PROBLEMS AND TASKS:
a - In the essay about the shed, what had the shed door separated from?
b - Write out the shed essay from "Then fate changed" to "decade of life.", swapping "faucet adapter" for "spare hinge".

TEXT PROVIDED:

-.-.-

He wanted to show me how to put the shed door back on the track.  The door had separated from the quarter sized wheel that slid along in the track.  If one was gentle enough with the door, it could be pushed back together so that it held rather than falling to the ground.

I found out a couple of months ago that the shed was going to be demolished and replaced.  So much had changed since dad split his body a year ago, but I was shaken.  He'd given me a task.  Keep the door on the track.  I wanted to visit the shed prior to it's demise, but it didn't look as though that would be possible.

Logic would seem to hold that it's just a thing, and that Pop isn't there, but I had helped construct the shed and it was different than the other parts of his life that had been and were still being dismantled all around.

Then fate changed things and I got to have a last moment with the shed.  I apologized to the spirit of the squirrel that I'd dispatched for mom.  I touched the paint cans that had Pop's writing on it.  "hall bathroom" "back bedroom trim".  I nuzzled the tools seeking his smell.

When I attempted to take what I came for I ran into a wall.   The wheel was hopelessly trapped in the track.  A faucet adapter beckoned and I grabbed that, gave up, and walked away.  The tears stopped a bit later as I sat with my dog at the top of the property.

So now, a year and a half later, we prepare for rain by throwing fertilizer after weeding and raking out the wells beneath trees that are in their 7th decade of life.

-.-.-

COLLECTED DATA:
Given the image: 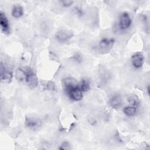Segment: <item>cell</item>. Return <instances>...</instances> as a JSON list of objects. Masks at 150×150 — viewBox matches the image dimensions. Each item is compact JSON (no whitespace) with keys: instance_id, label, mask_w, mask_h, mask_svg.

-.-.-

TASK RESULTS:
a - The quarter sized wheel that slid along in the track.

b -
Then fate changed things and I got to have a last moment with the shed.  I apologized to the spirit of the squirrel that I'd dispatched for mom.  I touched the paint cans that had Pop's writing on it.  "hall bathroom" "back bedroom trim".  I nuzzled the tools seeking his smell.

When I attempted to take what I came for I ran into a wall.   The wheel was hopelessly trapped in the track.  A spare hinge beckoned and I grabbed that, gave up, and walked away.  The tears stopped a bit later as I sat with my dog at the top of the property.

So now, a year and a half later, we prepare for rain by throwing fertilizer after weeding and raking out the wells beneath trees that are in their 7th decade of life.